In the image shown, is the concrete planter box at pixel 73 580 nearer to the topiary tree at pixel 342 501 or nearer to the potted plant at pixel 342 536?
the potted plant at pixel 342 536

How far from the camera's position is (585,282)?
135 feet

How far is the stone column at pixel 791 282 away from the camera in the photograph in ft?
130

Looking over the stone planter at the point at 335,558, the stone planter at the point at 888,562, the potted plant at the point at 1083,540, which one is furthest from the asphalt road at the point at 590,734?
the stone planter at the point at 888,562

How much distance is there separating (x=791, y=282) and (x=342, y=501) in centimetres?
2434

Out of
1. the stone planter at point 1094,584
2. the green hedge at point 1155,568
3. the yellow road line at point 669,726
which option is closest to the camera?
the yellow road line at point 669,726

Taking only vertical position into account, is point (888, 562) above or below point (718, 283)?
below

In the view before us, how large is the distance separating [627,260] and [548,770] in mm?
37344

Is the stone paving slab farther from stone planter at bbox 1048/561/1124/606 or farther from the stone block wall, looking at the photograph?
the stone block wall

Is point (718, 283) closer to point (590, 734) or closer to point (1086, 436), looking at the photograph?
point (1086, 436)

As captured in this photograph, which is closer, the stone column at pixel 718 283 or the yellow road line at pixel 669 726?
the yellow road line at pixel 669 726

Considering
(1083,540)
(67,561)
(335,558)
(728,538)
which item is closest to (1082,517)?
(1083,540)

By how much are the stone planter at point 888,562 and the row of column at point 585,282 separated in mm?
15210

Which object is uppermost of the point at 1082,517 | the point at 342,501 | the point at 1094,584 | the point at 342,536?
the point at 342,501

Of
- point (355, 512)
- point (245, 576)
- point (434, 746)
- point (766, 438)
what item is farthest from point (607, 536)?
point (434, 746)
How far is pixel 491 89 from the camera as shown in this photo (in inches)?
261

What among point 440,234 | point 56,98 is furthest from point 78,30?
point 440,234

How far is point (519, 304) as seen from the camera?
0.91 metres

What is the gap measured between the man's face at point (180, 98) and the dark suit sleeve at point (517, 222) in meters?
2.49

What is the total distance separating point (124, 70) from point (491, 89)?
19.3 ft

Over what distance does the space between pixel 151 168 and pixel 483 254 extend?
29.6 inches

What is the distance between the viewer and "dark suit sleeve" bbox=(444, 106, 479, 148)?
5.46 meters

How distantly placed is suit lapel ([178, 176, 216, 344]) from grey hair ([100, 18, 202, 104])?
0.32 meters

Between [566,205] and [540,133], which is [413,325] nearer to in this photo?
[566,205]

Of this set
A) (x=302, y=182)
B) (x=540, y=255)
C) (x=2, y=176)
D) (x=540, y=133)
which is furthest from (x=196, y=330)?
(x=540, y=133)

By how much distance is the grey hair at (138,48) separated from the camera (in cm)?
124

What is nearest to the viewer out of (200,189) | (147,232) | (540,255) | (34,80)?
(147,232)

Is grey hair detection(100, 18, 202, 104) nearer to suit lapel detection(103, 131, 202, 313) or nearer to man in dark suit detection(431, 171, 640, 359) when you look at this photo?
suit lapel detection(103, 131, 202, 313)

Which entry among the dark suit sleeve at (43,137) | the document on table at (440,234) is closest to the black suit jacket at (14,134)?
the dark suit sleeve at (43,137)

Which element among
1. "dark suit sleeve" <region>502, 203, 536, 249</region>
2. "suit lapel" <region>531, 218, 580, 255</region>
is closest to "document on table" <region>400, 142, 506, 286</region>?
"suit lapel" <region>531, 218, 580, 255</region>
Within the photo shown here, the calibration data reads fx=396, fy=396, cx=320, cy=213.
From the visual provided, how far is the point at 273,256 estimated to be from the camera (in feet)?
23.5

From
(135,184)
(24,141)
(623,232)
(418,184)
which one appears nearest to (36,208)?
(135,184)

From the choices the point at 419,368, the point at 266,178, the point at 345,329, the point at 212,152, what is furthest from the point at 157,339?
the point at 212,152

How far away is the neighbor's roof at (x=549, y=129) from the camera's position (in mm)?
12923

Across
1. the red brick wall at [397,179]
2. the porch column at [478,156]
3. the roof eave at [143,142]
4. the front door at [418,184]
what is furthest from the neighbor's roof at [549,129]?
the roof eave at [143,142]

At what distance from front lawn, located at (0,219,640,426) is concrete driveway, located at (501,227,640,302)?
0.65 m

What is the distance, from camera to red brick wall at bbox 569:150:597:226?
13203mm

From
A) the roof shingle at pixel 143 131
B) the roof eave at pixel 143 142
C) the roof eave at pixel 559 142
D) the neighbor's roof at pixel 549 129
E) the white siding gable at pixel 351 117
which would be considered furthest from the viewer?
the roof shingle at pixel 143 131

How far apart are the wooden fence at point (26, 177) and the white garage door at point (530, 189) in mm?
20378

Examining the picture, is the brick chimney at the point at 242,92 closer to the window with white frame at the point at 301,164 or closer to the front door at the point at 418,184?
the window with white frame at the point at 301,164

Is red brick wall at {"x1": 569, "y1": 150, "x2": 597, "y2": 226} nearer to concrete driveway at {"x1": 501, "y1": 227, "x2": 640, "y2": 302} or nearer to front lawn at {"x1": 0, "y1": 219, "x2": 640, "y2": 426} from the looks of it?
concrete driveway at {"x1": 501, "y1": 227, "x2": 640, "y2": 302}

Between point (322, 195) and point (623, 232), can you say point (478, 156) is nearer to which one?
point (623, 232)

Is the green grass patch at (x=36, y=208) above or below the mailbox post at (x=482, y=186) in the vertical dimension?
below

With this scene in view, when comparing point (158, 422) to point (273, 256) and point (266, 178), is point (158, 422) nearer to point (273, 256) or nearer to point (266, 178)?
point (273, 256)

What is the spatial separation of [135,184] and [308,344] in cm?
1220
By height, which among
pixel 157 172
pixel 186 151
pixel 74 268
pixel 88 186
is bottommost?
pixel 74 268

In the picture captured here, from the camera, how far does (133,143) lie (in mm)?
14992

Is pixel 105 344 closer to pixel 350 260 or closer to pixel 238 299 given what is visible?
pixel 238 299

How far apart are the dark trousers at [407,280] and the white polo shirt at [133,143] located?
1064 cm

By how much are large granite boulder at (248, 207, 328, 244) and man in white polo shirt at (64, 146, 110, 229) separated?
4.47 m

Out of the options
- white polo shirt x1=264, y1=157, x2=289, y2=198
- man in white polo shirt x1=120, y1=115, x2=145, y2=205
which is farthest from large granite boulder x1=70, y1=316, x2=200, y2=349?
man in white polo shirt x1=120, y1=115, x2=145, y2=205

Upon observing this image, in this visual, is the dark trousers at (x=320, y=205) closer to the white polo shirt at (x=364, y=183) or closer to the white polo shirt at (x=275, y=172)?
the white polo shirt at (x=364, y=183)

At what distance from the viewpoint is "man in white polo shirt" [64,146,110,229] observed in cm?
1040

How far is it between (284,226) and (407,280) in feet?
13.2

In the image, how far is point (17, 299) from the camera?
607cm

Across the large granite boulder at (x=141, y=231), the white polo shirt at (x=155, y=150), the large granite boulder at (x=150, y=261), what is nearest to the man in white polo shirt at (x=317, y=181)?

- - - -

THE REQUEST>
Rewrite the records from the line containing "In the view" through the line containing "5.46 meters" as a numbered list, leaving out blank lines.

THE SOLUTION>
1. In the view before us, how large is the distance separating [627,260] and [548,770] in mm?
2. 37344
3. Is the stone paving slab farther from stone planter at bbox 1048/561/1124/606 or farther from the stone block wall, looking at the photograph?
4. the stone block wall
5. Is point (718, 283) closer to point (590, 734) or closer to point (1086, 436), looking at the photograph?
6. point (1086, 436)
7. As captured in this photograph, which is closer, the stone column at pixel 718 283 or the yellow road line at pixel 669 726?
8. the yellow road line at pixel 669 726
9. Considering
10. (1083,540)
11. (67,561)
12. (335,558)
13. (728,538)
14. which item is closest to (1082,517)?
15. (1083,540)
16. By how much are the stone planter at point 888,562 and the row of column at point 585,282 separated in mm?
17. 15210
18. Which object is uppermost of the point at 1082,517 | the point at 342,501 | the point at 1094,584 | the point at 342,536?
19. the point at 342,501
20. Of
21. - point (355, 512)
22. - point (245, 576)
23. - point (434, 746)
24. - point (766, 438)
25. what item is farthest from point (607, 536)?
26. point (434, 746)
27. How far is pixel 491 89 from the camera as shown in this photo (in inches)?
28. 261
29. What among point 440,234 | point 56,98 is furthest from point 78,30?
30. point 440,234
31. How far is point (519, 304) as seen from the camera?
32. 0.91 metres
33. What is the gap measured between the man's face at point (180, 98) and the dark suit sleeve at point (517, 222) in meters?
34. 2.49
35. What is the total distance separating point (124, 70) from point (491, 89)?
36. 19.3 ft
37. Over what distance does the space between pixel 151 168 and pixel 483 254 extend?
38. 29.6 inches
39. What is the distance between the viewer and "dark suit sleeve" bbox=(444, 106, 479, 148)?
40. 5.46 meters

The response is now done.